Could you reproduce the 4K upscaling article starting at "Comparison of video" and ending at "pixels. Credit HBO.", swapping "milliseconds" for "microseconds"?

+++ Extract +++

How To: Upscaling Lower Resolution Video to 4K Updated

Overview of 4K Upscaling

So you just bought an expensive new 4K UHD television set. Your issue is that most live and recorded video distributed today is less than 4K (3840×2160) resolution. Here in the U.S., Blu-rays are 1080p format while DVDs are only 480i/p. TV broadcasters use either 1080i or 720p for HD stations and 480i for SD. Some cable and satellite companies are downscaling 1080i to 720p format. Although some over-the-top video service providers like Amazon and Netflix have select content in 4K, most of their content is in 1920×1080 resolution. Even 4K content isn’t always true 4K: frequently, the video was upsampled during post-production from a lower resolution master. To solve this, UHD TVs include upscalers for lower resolution content originating from cable/satellite settop boxes, Blu-ray and DVD players and gaming consoles.

New settop boxes from Nvidia, Apple, and Amazon support 4K resolution. However, they output all video and graphics at a fixed resolution. So, if you want to watch any 4K content (videos or photos) or use a 4K graphical interface, then you must set your settop box to 2160p. The Shield TV or Apple TV–not your UHD TV–will then upscale all lower resolution video. Unfortunately, this results in relatively soft video quality due to the settop box’s inferior upscaling as compared to UHD TVs.1

Comparison of video resolutions. Credit Wikipedia

Real-time video upscaling is different from image upscaling because it requires conversion in milliseconds.2 Additionally, video frames tend to suffer from motion blur, noise, artifacts such as macro-blocking, chroma compression, and interlacing. On the other hand, in video there are different adjacent images (frames) that can be used as sources to reconstruct a given frame.

Simulation of 4k v 2k: 4x the number of pixels. Credit HBO.

Potential Solution #1: Native Resolution Playback

For an application developer, the simplest means of improving video quality would be to leverage the UHD TV’s built-in upscalers for content that is less than 3840×2160. When video playback commences, the settop OS would output at 1080p/i, 720p, or 480p format. Upon exiting playback, the OS would return to 4K resolution.

+++ Given data +++

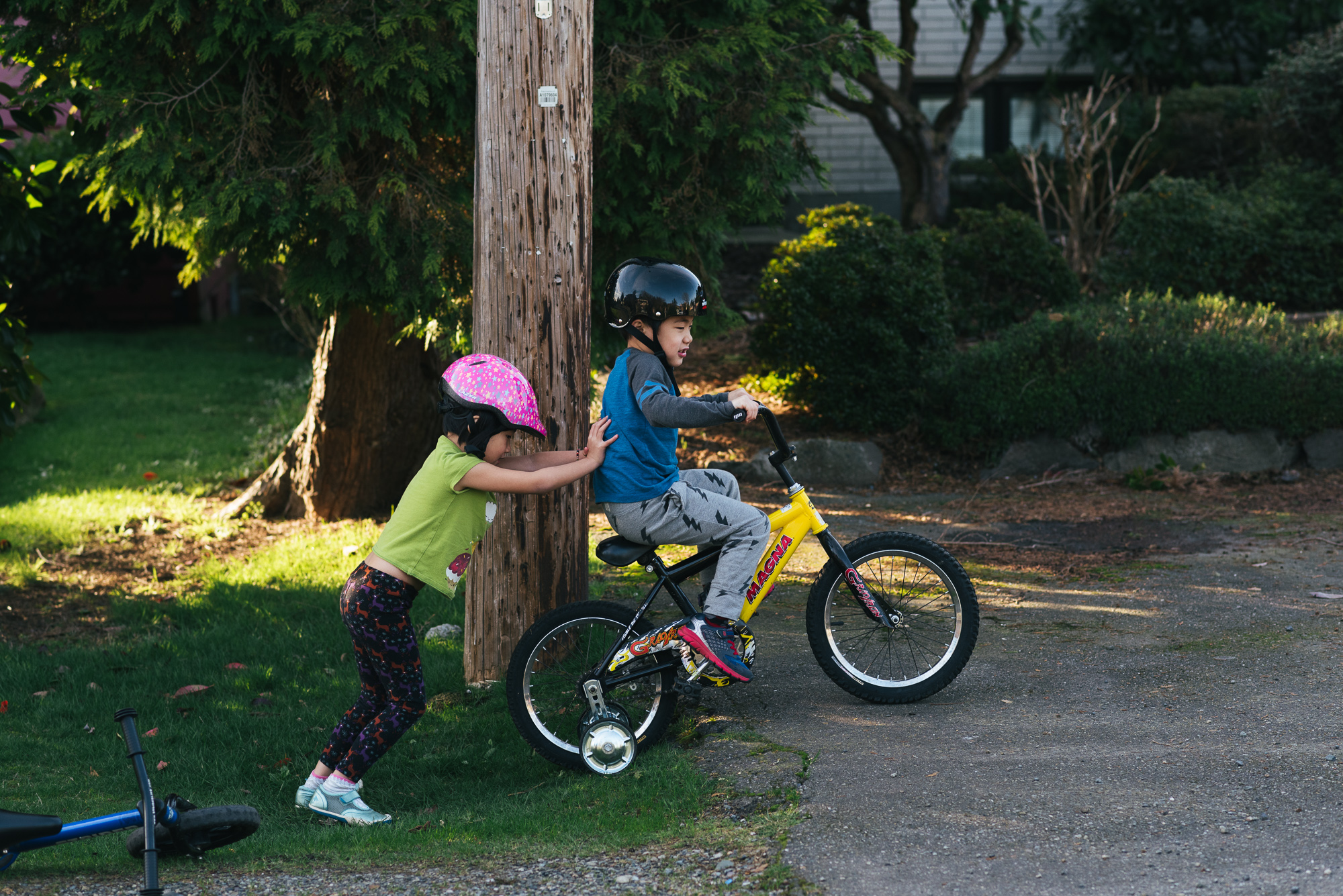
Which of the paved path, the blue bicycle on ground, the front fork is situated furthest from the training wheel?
the blue bicycle on ground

+++

> Expected output:
Comparison of video resolutions. Credit Wikipedia

Real-time video upscaling is different from image upscaling because it requires conversion in microseconds.2 Additionally, video frames tend to suffer from motion blur, noise, artifacts such as macro-blocking, chroma compression, and interlacing. On the other hand, in video there are different adjacent images (frames) that can be used as sources to reconstruct a given frame.

Simulation of 4k v 2k: 4x the number of pixels. Credit HBO.